NSS genellikle tar.gz olarak şıkıştırılmış dağıtılmaktadır. Ancak açtığınız direk çalıştıramazsınız bazı enviroment variable'ları ayarlamanız gerekiyor. ($TmpDir,$YPX,$PING,$XWININFO). Ayrıca scan işlemini ağ üzerinde bir çok makineye yayabilirsiniz.

4.4.2. STROBE(THE SUPER OPTIMIZED TCP PORT SURVEYOR)

==================================================

Adından da anlaşılacağı gibi Strobe bir makinenin TCP portlarını scan edip butun açık portları bildirmektedir ve bayağı hızlıdır. Strobe bir makinede hangi servislerin çalıştığını söylemektedir.

4.4.3. SATAN(SECURITY ADMINISTRATOR'S TOOL FOR ANALYZING NETWORKS)

================================================== ==============

SATAN büyük ihtimalle en ünlü scannerdır. Aslında bunu da hakediyor. Yazılımında C ve Perl kullanılmış. SATAN'ı farklı kılan bir özelliği de user-friendliness için X ortamında HTML bir arayüze sahip olması. Programın kalitesi yazarlarından gelmekte: Dan Farmer (COPS'un yazarı) ve Weitse Venema(TCP Wrapper'ın yazarı-Firewall mantığının atası).

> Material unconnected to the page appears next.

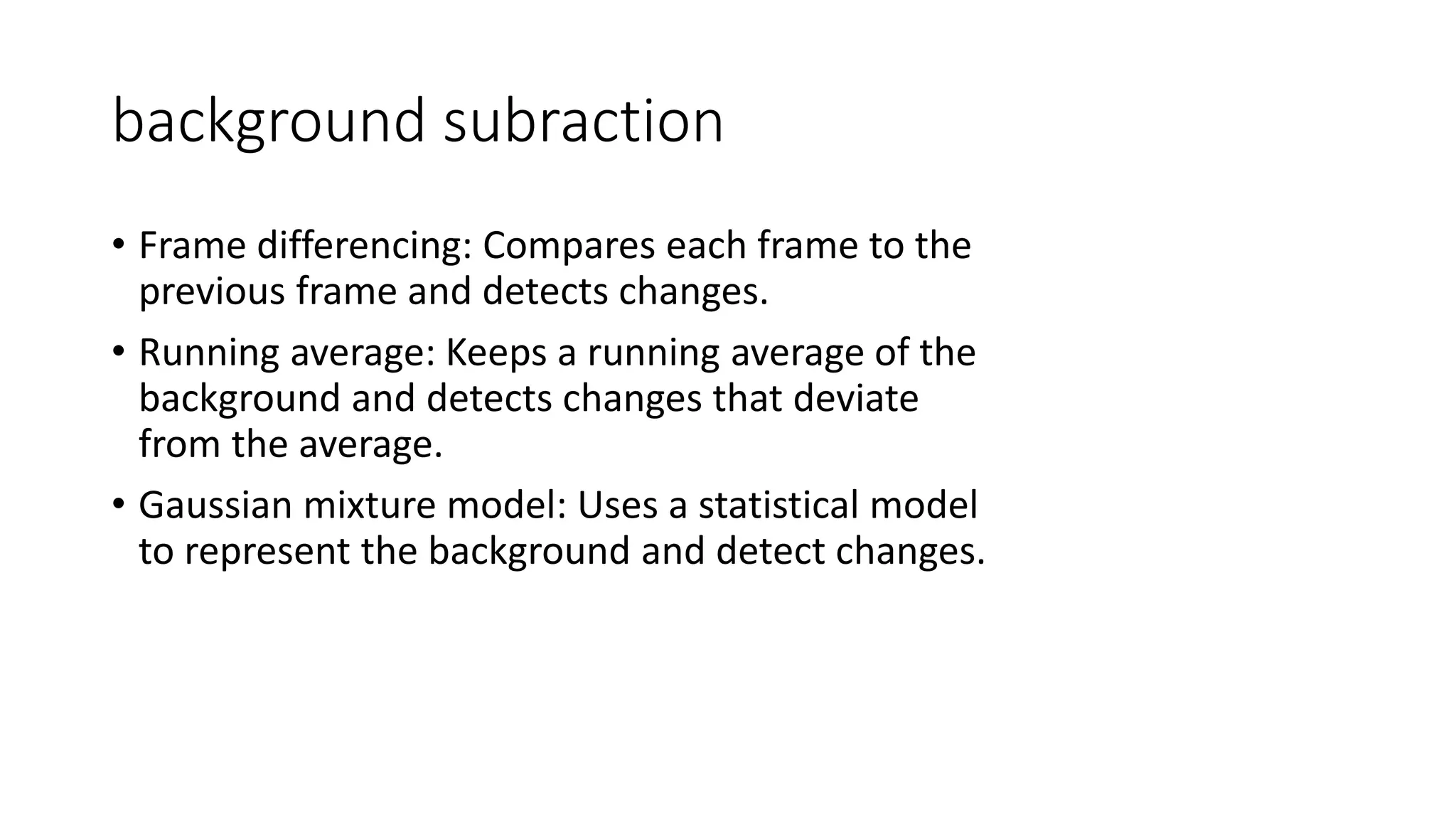 background subraction

• Frame differencing: Compares each frame to the previous frame and detects changes.
• Running average: Keeps a running average of the background and detects changes that deviate from the average.
• Gaussian mixture model: Uses a statistical model to represent the background and detect changes.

SATAN remote hostu bilinen güvenlik delikleri için arar ayrıca:

* FTPD delikleri ve yazılabilir FTP dizinleri

* NFS delikleri

* NIS delikleri

* RSH delikleri

* sendmail

* X server delikleri

Sizin farkına vardığınız gibi bunların hepsi bilinen deliklerdir ve hepsi elle de yapılabilir bu scannerların yaptığı bu işlerin otomatikleştirmektir.

4.4.4. JAKAL

==========

Jakal bir stealth scannerdır. Bu scanner sayesinde bir firewall'un arkasındaki domaini iz bırakmadan tarayabilirsiniz. Stealth scannerlar "half scan" metodunu kullanılırlar. Bu metodda karşıdaki bilgisayarla SYN|ACK transaction'ınını başlatır ama asla bitirmez!

4.4.5. IdentTCPscan

=================

IdentTCPscan özel bir scannerdır. Bu program sayesinde karşıdaki bilgisayarda çalışan servislerin hangi kullanıcı olarak çalıştıdığını bulabilirsiniz. Yani process'lerin UID'sini gösterir. Örneğin 80. portun karşısında Userid:root yazıyorsa bu o site için büyük bir tehlike demektir. Çünkü bazı CGI-bin dosyalarındaki açıklar kullanılarak bir cracker sadece bir browser kullanarak karşı tarafta istediği komutu çalıştırabilir(phf bunun en güzel örneğidir. Ancak şu an hemen hemen bütün sitelerde bu delik yamanmış durumda, boşuna uğraşıp zaman kaybetmeyin).